Saturday, January 27, 2018

RaspBerry PI - The Audio Engine - Part 7 - Realtime Kernel

A realtime kernel. The cream of the cake for a Linux based Audio Engine.

Did you know? Even the Squeezebox Touch was running a realtime-kernel almost
10 years ago!


A realtime kernel allows a much faster task switching thus much lower latency
compared to normal kernels. It's usually used in time-sensitive industrial 
applications.

From my experience this extremely low latency can make a difference for our purpose as well. 

Most of my mods you've seen so far follow the logic of reducing distractions to the audio stream. An rt-kernel very well adds to that logic. 




What makes a kernel a realtime-kernel? 
It's a huge set of patches that gets applied to the standard kernel sources. 
Numerous files are involved. 
You as a kernel maintainer have to work on configuring that patch set properly. 
Then you compile, integrate and test that kernel on your OS of choice.

A realtime kernel alone, won't make a Formula1 car out of a system though.

It requires sensitive fine-tuning here and there to be able to make use of the potential
performance gain introduced by such a realtime kernel.

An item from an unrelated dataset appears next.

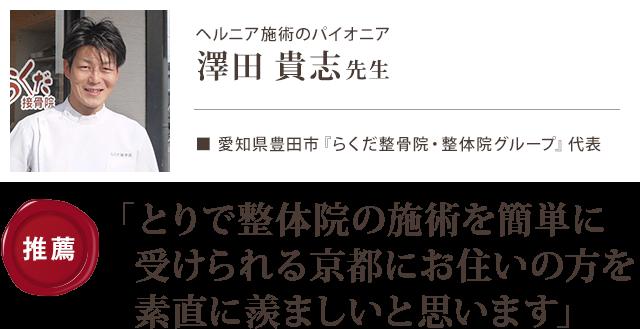 とりで整体院の施術を簡単に 受けられる京都にお住いの方を 素直に羨ましいと思います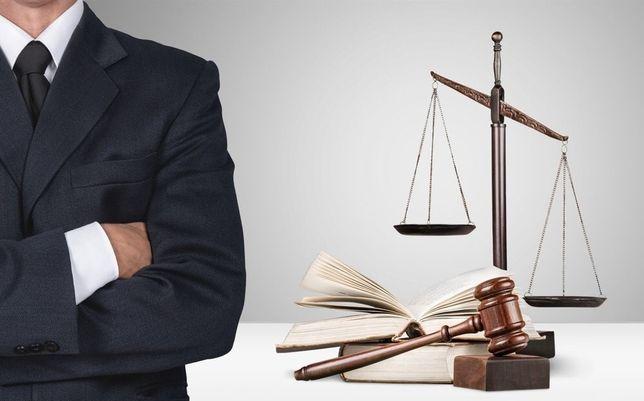 Адвокат, Юрист Консультація. Юридичні послуги. Цілодобово 0-24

If a realtime kernel is not properly integrated it can make things worse.
You might experience higher loads then you'd see on a normal kernel. 
You might even end up with race-conditions - recently we've seen 5000 USB interrupts/second - typoical number around 300/s on a PI. 
We seen stalled boots and other total system lock-ups. It can get tricky 
with that kernel! 

Keep in mind:
You can't drive your Formula1 car on a crowded freeway at full speed. 
You need a race track! 


Looking into a realtime kernel integration from my experience is well worth it.
Especially for a single purpose system as developed in Part 1-6 of this series. 

On multi-purpose systems (many apps and I/O operations running in parallel) systems, 
I'd consider a realtime kernel hardly applicable. 


Many people in the past appreciated having access to such a kernel! ( on SB Touch, I used to provide one for Moode and there are others)  

The RPI kernel team is now - since March-2018 - offering official realtime kernel sources.
Basically the RPI kernel team incorporates the rt-kernel patch themselves! Great news!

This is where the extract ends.